There were areas that had different degrees of cellularity. Highly cellular areas were predominantly composed of small anaplastic cells. Vascular proliferations forming "glomerular tufts", necrosis, and numerous mitosis were also seen. Immunoreactivity with GFAP was focal in the tumor cells. The mean Ki67 and p53 values in the tumor tissue were found to be 17% and 70% respectively.

The patient was given fotemustine chemotherapy and four courses of this chemotherapy achieved stabile disease. Thereafter, she progressed and died.

Discussion

For many years it has been known that meningiomas and brain tumors may occur following high-dose cranial irradiation [4, 9, 10]. The number of brain tumors among patients who had received cranial irradiation was reported to be nearly 27 times greater than expected, whereas no such tumors were seen after chemotherapy [10].

Heyn et al. [5] reported that the development of an SMN (mostly bone sarcoma and ANLL) after treatment for a rhabdomyosarcoma was higher in patients who had received chemotherapy of alkylating agents and radiotherapy than in those who received only one of these therapeutic modalities. The latency period of developing meningioma can be as long as 36 years after treatment [2, 3]. Meningiomas after high dose radiation in children are mostly benign and complete removal is possible in most cases [4]. The presented atypical meningioma case that occurred 8 years after chemotherapy with alkylating agent and orbital irradiation, had a benign course for 22 months. Atypical meningiomas have high recurrence rates. In an adult series, tumor recurrence was reported in 62.5% of the patients with orbital meningiomas [6]. In our case, gross total tumor resection was considered to be predictive of delayed recurrence.

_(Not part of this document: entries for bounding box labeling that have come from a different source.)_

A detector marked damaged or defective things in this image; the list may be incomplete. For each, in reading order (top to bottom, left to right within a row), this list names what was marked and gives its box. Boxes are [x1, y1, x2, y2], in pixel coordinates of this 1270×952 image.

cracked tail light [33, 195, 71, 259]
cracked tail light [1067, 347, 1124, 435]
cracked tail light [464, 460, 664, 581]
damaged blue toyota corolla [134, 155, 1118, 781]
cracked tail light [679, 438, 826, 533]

Radiation-induced gliomas were reported after treatment for primary brain tumors and several types of childhood cancers (ALL, retinoblastoma, NHL, craniopharyngioma, histiocytosis, teratoma, etc.) [9, 11, 13, 14]. There were two radiation-associated glial tumors reported after 5 and 14 years of radiotherapy for ependymoma in the current literature [14]. In our series, two female patients developed secondary malignant gliomas that occurred in different sites from the primary site. The latency periods of SMN were 8 and 17 years after treatment. These two children had been irradiated at the age of 3. This may indicate, again, that children are at an increased risk of developing secondary cranial neoplasms when irradiated under the age of 5 [8]. Unfortunately, they had no chance of having cranial irradiation again and they did not respond to chemotherapy after the surgical resection of the tumors.

Conclusion

Our experience with three second malignancies of the brain, as well as that of other authors, suggests that long-term survivors of childhood cancer who have previously received cranial irradiation are at risk of SMN and should be followed-up for a long period.